Quand on regardait les films en famille, le moment le plus important, c'était le générique. Les noms qui défilaient. « Il est bon, lui. » L'autre soir, j'ai regardé Mort d'un pourri, avec Delon et Maurice Ronet. Delon passe sa main sur la tête de Ronet, comme le ferait un grand-frère. Il l'adoube. C'est lui le patron. Ces deux visages ont coexisté. La France est morte en 1989, quand elle a célébré sa Révolution avec une grandiloquence de pacotille et déjà ce mauvais goût qui allait avoir une si grande prégnance par la suite, mais on ne s'en est pas rendu compte tout de suite. Nabe l'a compris, lui. Il s'en réjouit. Bon. Nabe est un scorpion qui ne peut pas s'empêcher de piquer. C'est Nabe. J'ai eu la curiosité de regarder quelques vidéos sur l'Idiot parisien qui s'enlève lui-même, Jean-Edern Hallier. Quel pauvre type, celui-là. Je le croisais souvent en train de jouer au GrandÉcrivain devant sa vodka, à la fin les années 80, puisqu'il habitait rue de Birague. Nous étions voisins. Comment des gens aussi creux peuvent-ils faire illusion si longtemps ? Le culot, tout simplement. Dans Ultima Necat, on se bidonne très souvent, car Muray les a fréquentés, ceux qui tenaient le haut du pavé médiatique. « les Ceaucescu de l'Infini. (…) les Thénardiers de la rue des Saints-Pères, l'inénarrable Lévy et son Arielle sans bouillir. » « Monsieur et Madame Vu-à-la-télé ». Ça existe encore, bien sûr, mais ce n'est plus à la télé que ça se passe. 

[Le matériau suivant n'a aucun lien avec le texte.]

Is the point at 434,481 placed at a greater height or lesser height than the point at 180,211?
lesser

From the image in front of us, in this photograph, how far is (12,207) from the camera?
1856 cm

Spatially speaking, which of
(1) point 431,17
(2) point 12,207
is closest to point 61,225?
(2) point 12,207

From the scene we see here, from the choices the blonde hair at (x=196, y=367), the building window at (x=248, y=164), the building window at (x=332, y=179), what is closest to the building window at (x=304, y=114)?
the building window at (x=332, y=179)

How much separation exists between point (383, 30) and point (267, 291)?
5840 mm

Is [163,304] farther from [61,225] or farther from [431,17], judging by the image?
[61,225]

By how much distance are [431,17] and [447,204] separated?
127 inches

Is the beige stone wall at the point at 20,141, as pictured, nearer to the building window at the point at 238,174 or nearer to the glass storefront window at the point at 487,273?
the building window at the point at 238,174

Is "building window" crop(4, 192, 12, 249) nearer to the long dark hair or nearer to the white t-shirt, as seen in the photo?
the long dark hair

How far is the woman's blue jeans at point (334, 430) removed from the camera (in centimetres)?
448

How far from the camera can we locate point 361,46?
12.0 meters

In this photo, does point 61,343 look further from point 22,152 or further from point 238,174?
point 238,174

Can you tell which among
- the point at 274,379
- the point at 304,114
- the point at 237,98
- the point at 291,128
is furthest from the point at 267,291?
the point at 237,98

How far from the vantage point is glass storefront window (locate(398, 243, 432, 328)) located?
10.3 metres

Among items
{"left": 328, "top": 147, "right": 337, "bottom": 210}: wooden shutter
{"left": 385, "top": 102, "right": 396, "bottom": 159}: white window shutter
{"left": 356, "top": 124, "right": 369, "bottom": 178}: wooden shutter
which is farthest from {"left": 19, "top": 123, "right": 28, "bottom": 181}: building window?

Nabe avait raison quand il parlait du « dernier soupir des Lumières ». La France a expiré en 1989, en même temps que le mur de Berlin, après quatorze années de Giscard-Mitterand qui ont creusé une tombe profonde et confortable (ces deux-là ne se sont pas du tout affrontés, ils ont uni leurs efforts, dans des styles différents). 74, deux ans après la mort de mon père, c'est le moment du basculement (ça s'appelait le “choc pétrolier”), je m'en souviens très bien. Ces deux septennats furent heureux parce qu'on vivait sur le cadavre encore chaud de la France, y avait encore de la viande, y avait encore à becqueter. Aujourd'hui, tout est froid, glacé, reconstitué, lyophilisé. Giscard, c'est le premier à avoir fait du fake. Il jouait de l'accordéon et il écrivait des romans, mais c'était déjà du trompe-l'œil, du toc, du bidon. Les bals musette allaient mourir de leur belle mort, inéluctablement. Les Halles avaient déménagé. Les Parisiens n'allaient pas tarder à faire de même. J'ai retrouvé une photographie splendide des quais de la Seine avant les sinistres voies-sur-berges de Pompidou. On a du mal à imaginer (et même à se rappeler) comme Paris a pu être belle, avant le charcutage et le toilettage qui annonçaient la Post-Histoire dont parle Muray. C'est allé si vite que personne n'en a cru ses yeux. C'est à partir du moment où l'admirable métro vert et rouge avec ses sièges en bois a été remplacé par un truc bien laid et bien confortable que j'ai commencé à deviner que ça allait se gâter. Mais qui aurait pu imaginer une Anne Hidalgo ou un Gabriel Attal ? Impossible. Le rire des filles a changé du tout au tout. Mais je parle aux murs. On est tous morts. On regarde le générique d'un film et on reconnaît les noms, dont le nôtre. C'est tout. Nous agonisons gentiment dans un Tupperware géant à la surface duquel on projette des images.

mercredi 21 août 2024

De Cambridge à Nice

 

Ben Webster, Art Tatum, Red Callender, Bill Douglass. C'est l'un des disques que j'ai le plus écoutés dans ma vie. Je l'avais découvert un peu par hasard en fouillant dans la discothèque de mon frère, à Cambridge, à la fin des années 70. Il y avait aussi un disque merveilleux de Billie Holiday, que je dois avoir quelque part là-haut. On a écouté ça tous les jours pendant deux semaines, dans la maison que Sylvain habitait avec celle qui allait devenir sa femme, Hélios, un ami toulousain aux très belles moustaches, très drôle, et la ravissante Tracie, qu'Hélios appelait méchamment La Trace. Follement amoureuse. Les breakfasts étaient le grand moment de la journée, qui duraient au moins deux heures, dans le joli jardin ensoleillé. Ma mère était là aussi. C'était gai, c'était bon. Rarement l'insouciance aura été si éclatante, la vie si légère. 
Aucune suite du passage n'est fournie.